Quoted passage:
Posted on 02/20/2006 5:19:12 AM PST by Clemenza
Half a century ago, millions of young white couples left America's central cities for greener places to build homes and rear families. Their move created booming commuter communities and a new way of life.
But that idealized picture has been transformed and the future of those pioneering suburbs is in jeopardy, according to a study issued yesterday by the Brookings Institution, a research group in Washington.
(Excerpt) Read more at nytimes.com ...
> I live in what would be called a "first suburb" outside of Boston...
Massachusetts is a far cry from New York. What the Times describes simply doesn't apply here. Nor does the effect of public transportation reported by some posters on this thread.
I checked out the report on the Brookings Institution web site, and they made a genuine effort to cover "first suburbs" in metro areas all over the country. For obvious reasons there are few examples in the Sunbelt, but the study does cover Middlesex County outside Cambridge and also, I believe, Norfolk and Hampden County (minus Springfield.)
I was not surprised to an emphasis on Light Rail in the Urban Land Institute's recommendations for the rebuilding of New Orleans. They basically want to connect the Delta region with the state capitol along the I-10 corridor, with all of the outer suburban areas and even with the Mississippi coast.
Ain't gonna happen.
the main phenomena I see are multiple wage earners per home now on long island. extended families live in them, to afford the cost and the property taxes. you can easily have 4 wage earners in a household.
I once lived in New Roc. Scarsdale like wealthy north and New Endland like waterfront south- and a community in the center that fulfilled a criminal stereotype.
I wonder if the "Left Bank" is still there on North Ave? . I believe that was my first club visit at 16 years old. It was punk rock.
I went to Gorton.
My only arrest was on North Ave. The bars down there were crazy!

Data section:
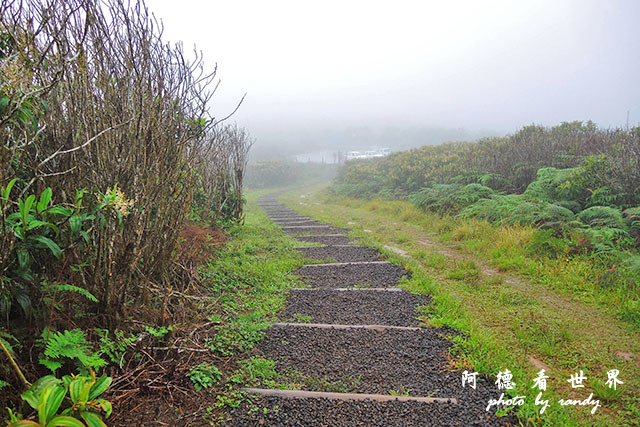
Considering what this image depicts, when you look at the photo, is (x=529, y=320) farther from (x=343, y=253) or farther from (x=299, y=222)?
(x=299, y=222)

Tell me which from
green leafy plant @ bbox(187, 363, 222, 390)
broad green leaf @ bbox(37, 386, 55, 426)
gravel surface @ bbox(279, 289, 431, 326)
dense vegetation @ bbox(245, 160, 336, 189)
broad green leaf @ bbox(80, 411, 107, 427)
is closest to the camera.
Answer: broad green leaf @ bbox(37, 386, 55, 426)

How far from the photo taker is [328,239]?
24.1 feet

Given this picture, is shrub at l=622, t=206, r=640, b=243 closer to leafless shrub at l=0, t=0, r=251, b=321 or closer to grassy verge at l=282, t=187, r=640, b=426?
grassy verge at l=282, t=187, r=640, b=426

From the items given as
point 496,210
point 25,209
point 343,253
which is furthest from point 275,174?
point 25,209

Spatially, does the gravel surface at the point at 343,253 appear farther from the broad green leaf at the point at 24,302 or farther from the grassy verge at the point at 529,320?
the broad green leaf at the point at 24,302

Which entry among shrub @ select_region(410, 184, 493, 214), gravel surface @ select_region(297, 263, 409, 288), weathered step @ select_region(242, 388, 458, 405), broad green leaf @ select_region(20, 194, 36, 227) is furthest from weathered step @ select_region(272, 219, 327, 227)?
broad green leaf @ select_region(20, 194, 36, 227)

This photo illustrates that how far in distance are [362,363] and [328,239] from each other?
466 centimetres

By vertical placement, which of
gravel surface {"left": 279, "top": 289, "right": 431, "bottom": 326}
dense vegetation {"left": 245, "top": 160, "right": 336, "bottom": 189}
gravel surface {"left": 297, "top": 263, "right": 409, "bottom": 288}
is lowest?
gravel surface {"left": 279, "top": 289, "right": 431, "bottom": 326}

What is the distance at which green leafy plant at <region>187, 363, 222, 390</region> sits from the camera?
2.39 m

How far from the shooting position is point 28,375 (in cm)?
183

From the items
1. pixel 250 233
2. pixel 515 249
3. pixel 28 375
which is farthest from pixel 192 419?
pixel 250 233

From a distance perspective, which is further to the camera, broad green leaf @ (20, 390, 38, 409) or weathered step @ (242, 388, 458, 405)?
weathered step @ (242, 388, 458, 405)

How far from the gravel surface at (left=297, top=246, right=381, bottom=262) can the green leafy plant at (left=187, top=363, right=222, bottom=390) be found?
10.8ft

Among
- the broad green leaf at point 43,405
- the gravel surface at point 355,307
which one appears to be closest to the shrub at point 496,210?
the gravel surface at point 355,307
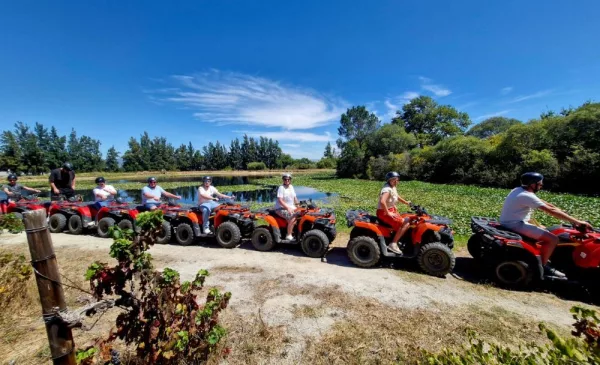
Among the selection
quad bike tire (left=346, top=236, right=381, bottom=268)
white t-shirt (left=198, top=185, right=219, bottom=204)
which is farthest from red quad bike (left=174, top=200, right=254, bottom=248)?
quad bike tire (left=346, top=236, right=381, bottom=268)

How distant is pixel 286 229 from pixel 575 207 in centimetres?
1287

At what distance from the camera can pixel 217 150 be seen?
77.6 metres

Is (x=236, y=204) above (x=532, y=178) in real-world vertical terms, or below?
below

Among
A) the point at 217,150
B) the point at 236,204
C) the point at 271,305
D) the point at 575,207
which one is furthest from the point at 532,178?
the point at 217,150

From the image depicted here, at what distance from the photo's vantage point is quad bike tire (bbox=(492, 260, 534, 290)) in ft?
13.0

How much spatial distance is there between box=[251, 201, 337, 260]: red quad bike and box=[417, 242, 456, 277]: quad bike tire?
6.00 ft

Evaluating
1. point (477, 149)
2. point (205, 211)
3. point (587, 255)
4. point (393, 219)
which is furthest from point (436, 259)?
point (477, 149)

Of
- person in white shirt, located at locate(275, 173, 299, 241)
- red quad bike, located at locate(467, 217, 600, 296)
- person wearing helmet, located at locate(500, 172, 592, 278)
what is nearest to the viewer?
red quad bike, located at locate(467, 217, 600, 296)

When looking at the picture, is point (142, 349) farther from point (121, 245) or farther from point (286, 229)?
point (286, 229)

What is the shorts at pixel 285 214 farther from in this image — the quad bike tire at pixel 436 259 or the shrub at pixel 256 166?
the shrub at pixel 256 166

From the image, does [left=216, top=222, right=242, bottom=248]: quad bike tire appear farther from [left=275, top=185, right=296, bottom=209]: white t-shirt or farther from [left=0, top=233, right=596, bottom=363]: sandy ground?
[left=275, top=185, right=296, bottom=209]: white t-shirt

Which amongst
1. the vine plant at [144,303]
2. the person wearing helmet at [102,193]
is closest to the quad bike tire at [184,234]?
the person wearing helmet at [102,193]

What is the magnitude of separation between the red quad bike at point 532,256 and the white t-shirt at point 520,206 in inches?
9.1

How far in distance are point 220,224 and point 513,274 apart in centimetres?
583
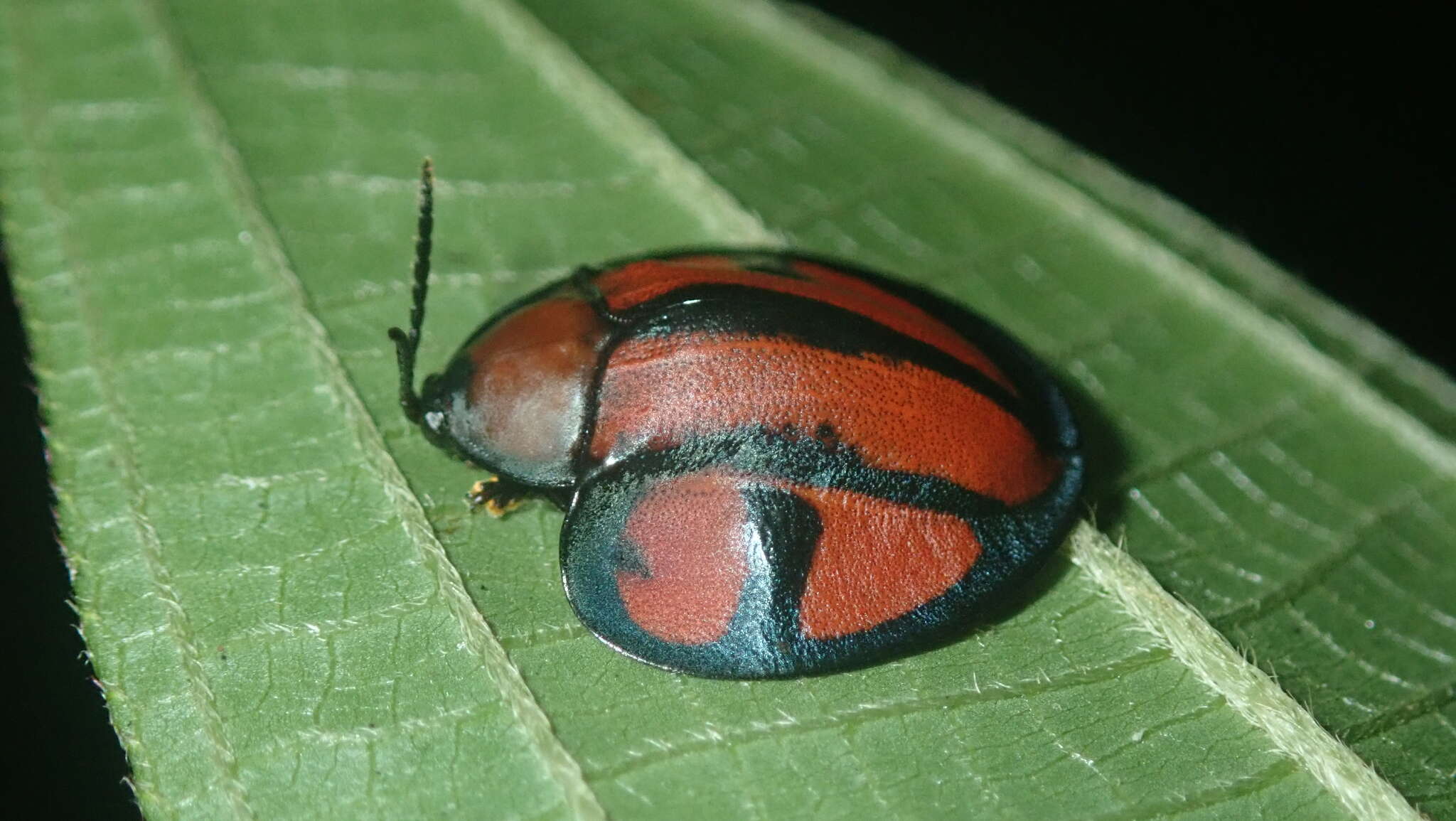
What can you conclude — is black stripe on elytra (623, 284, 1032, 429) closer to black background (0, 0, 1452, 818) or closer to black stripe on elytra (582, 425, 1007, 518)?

Work instructions:
[1] In the suburbs thread, which organization issued the study about the future of the first suburbs?
[2] Transcribe the part of the suburbs thread between "I was not surprised" and "went to Gorton.", inclusive.
The items aren't needed for anything here.

Solutions:
[1] The Brookings Institution, a research group in Washington.

[2]
I was not surprised to an emphasis on Light Rail in the Urban Land Institute's recommendations for the rebuilding of New Orleans. They basically want to connect the Delta region with the state capitol along the I-10 corridor, with all of the outer suburban areas and even with the Mississippi coast.
Ain't gonna happen.
the main phenomena I see are multiple wage earners per home now on long island. extended families live in them, to afford the cost and the property taxes. you can easily have 4 wage earners in a household.
I once lived in New Roc. Scarsdale like wealthy north and New Endland like waterfront south- and a community in the center that fulfilled a criminal stereotype.
I wonder if the "Left Bank" is still there on North Ave? . I believe that was my first club visit at 16 years old. It was punk rock.
I went to Gorton.